Kirsten Dunst as Peggy Blumquist and Jesse Plemons as Ed Blumquist in Fargo.

Photo courtesy Chris Large/FX

Masculinity and brutality are still on hand. Fargo will always be about the skirmishes between decency and horror, Midwestern manners and human id, clean white snow and red blood. But the archetypes it plays with—the hit man, the decent cop, the trying wife, the put-upon husband—have been chopped up and reassembled as if in some grand TV-series wood chipper in Noah Hawley’s head. Hints of the sniveling, scheming husband, played by William H. Macy in the movie and then Martin Freeman, can be found in Rye, who is no one’s husband but shares with them both a haplessness and a chip on the shoulder. It’s also lurking in Peggy, a wife and beautician who has the adoration of her husband, but still thinks only of herself.
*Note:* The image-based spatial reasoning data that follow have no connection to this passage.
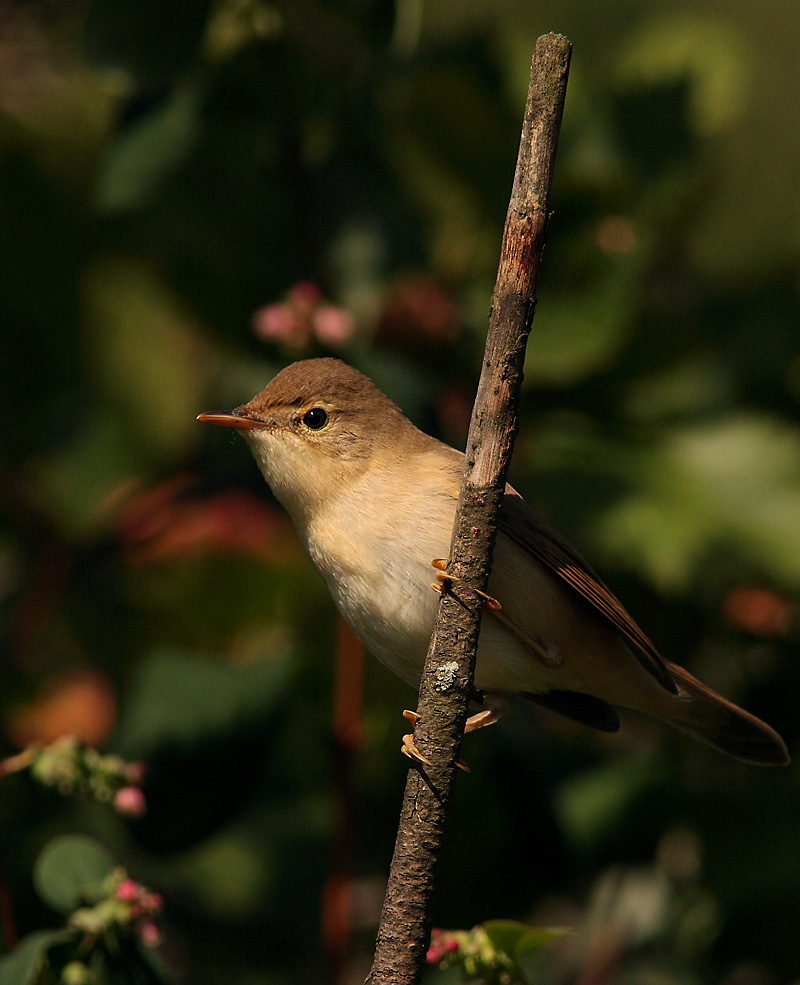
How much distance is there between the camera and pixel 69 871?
2.13 m

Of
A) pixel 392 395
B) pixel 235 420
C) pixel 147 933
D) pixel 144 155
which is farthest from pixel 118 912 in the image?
pixel 144 155

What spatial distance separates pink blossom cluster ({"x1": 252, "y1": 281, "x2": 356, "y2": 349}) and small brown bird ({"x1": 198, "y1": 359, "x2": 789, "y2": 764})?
196 millimetres

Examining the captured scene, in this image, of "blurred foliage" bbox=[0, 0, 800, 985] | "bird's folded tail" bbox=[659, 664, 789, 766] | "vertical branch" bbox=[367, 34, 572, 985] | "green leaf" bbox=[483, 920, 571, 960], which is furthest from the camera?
"blurred foliage" bbox=[0, 0, 800, 985]

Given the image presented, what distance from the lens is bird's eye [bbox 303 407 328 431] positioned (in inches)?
106

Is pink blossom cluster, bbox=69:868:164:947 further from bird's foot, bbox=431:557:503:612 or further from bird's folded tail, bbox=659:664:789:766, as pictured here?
bird's folded tail, bbox=659:664:789:766

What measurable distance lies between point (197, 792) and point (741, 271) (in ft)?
8.07

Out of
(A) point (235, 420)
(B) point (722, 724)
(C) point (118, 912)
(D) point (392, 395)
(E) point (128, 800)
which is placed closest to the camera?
(C) point (118, 912)

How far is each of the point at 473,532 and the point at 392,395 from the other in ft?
3.94

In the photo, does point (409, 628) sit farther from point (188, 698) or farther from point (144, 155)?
point (144, 155)

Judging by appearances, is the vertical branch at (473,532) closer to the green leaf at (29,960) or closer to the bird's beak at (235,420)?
the green leaf at (29,960)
There’s no one yet in this season as lethally efficient or coolly controlling as Malvo. Dodd Gerhardt is a hard, violent man, but he’s given a mitigating backstory and flashes of sweetness the inhuman Malvo never displayed. The hitters from Kansas City aren’t quite as adept or menacing, though Woodbine’s Milligan does great, poison-laced banter. Decency is not represented by women, but by Lou, recently returned from Vietnam to a world and a wife that have gotten sick. And the women are more than merely decent. Not only is there the dangerous flibbertigibbet Peggy, but Smart plays Floyd as a wise and restrained crime boss, whom men underestimate at their own risk. We know that order and Lou Solverson will ultimately prevail—or at least survive. But nothing else is clear. It’s better that way.